(Directive 1)
Pick out every line in the records that contains the word "nearer" and copy each one.
##### Document text #####
On Sunday night, I tucked my feverish daughter into bed and then I felt sick too. I knew what tomorrow would bring: My husband would leave for work before she even woke, and I’d be on sick duty—no questions asked. When you work from home, somehow your deadlines don’t get priority.
In bed, I chewed my nails.
“What are you so stressed about?” my husband asked.
“Tomorrow,” I said.
He didn’t get it.
“I love you,” he said.
I turned so my back faced him. “I love you sometimes,” I said.
Before having a child, my husband and I had been equals. In college, where we had met 18 years ago, I was Ms. 4.0 Perfectionist Who Was Going to Conquer the World With Her Brilliance. He was content to be B-average. Having the upper hand worked for me.
After we graduated, he moved across the country for my continuing studies. Then I returned the favor five years later—I owed him, after all—and I moved across the Atlantic Ocean for his job. We both thrived professionally in Switzerland, despite some trailing spouse setbacks on my end. Even after giving birth to our daughter, thanks to Swiss culture and policies, I was able to easily take a six-month leave and go back to a job I enjoyed and could succeed at—even at my newly chosen three-days-a-week schedule.
But since moving back to the States, I’ve yet to find the culture of professional part-time work that abounded in Switzerland (and there is a higher percentage of women in the work force in Switzerland than the U.S., most likely because of it). So to work professionally part-time in the U.S., I must work for myself. From home. Which means that whenever there’s a home issue—broken furnace, cut gas line, sick child, it’s me who gets to deal with it.
Sure, it’s a luxury problem to have. But it’s a problem that often makes me burn up as much as my feverish little girl.
Monday morning, my daughter woke up at 8:30 coughing. No way could I send her to school. My husband, as predicted, was long gone. I struggled through the morning, trying to work on a project that was due the following day while my daughter watched Peppa Pig YouTube videos. In German. This way, I could justify some educational value. This way, I could concentrate—since it’s easier to focus when your native language isn’t blaring from a laptop.
After lunch, I read my daughter exactly five requested books. Then she crawled into my lap. She wanted to be held like a baby. So I held her like a baby—even though at almost three and a half she barely fit in my arms. I stroked her feverish face. And then I felt something strange—gratefulness.
##### Records supplied #####
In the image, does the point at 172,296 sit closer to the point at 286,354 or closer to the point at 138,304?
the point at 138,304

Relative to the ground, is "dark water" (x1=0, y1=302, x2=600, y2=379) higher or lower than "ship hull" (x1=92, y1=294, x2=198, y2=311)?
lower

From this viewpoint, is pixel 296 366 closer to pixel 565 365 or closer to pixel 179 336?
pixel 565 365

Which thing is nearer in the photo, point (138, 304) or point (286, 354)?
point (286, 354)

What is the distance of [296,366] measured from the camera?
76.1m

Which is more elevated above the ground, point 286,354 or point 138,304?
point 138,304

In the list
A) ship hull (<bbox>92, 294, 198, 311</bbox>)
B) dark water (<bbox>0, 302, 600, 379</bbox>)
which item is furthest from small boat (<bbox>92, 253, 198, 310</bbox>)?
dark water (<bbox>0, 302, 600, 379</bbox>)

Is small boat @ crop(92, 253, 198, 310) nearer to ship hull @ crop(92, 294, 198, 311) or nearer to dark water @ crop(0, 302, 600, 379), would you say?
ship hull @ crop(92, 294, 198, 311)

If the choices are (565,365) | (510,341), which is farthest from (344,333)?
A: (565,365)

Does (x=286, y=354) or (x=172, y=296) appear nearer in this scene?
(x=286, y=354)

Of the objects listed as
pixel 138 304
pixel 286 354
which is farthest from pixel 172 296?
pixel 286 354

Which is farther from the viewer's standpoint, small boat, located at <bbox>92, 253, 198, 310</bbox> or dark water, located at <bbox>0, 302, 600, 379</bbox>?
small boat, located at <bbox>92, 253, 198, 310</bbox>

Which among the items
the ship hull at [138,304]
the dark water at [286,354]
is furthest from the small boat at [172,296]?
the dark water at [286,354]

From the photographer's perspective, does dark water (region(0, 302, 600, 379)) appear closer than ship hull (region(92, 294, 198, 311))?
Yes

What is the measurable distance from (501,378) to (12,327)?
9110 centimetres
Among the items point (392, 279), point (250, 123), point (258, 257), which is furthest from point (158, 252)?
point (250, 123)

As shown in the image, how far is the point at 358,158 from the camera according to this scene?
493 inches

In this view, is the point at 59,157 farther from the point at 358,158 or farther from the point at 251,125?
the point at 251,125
#####
(Directive 2)
Render this sentence from the essay on working from home into French: "Monday morning, my daughter woke up at 8:30 coughing."

(Full answer 1)
Which thing is nearer in the photo, point (138, 304) or point (286, 354)?
Is small boat @ crop(92, 253, 198, 310) nearer to ship hull @ crop(92, 294, 198, 311) or nearer to dark water @ crop(0, 302, 600, 379), would you say?
Does (x=286, y=354) or (x=172, y=296) appear nearer in this scene?

(Full answer 2)
Lundi matin, ma fille s'est réveillée à 8 h 30 en toussant.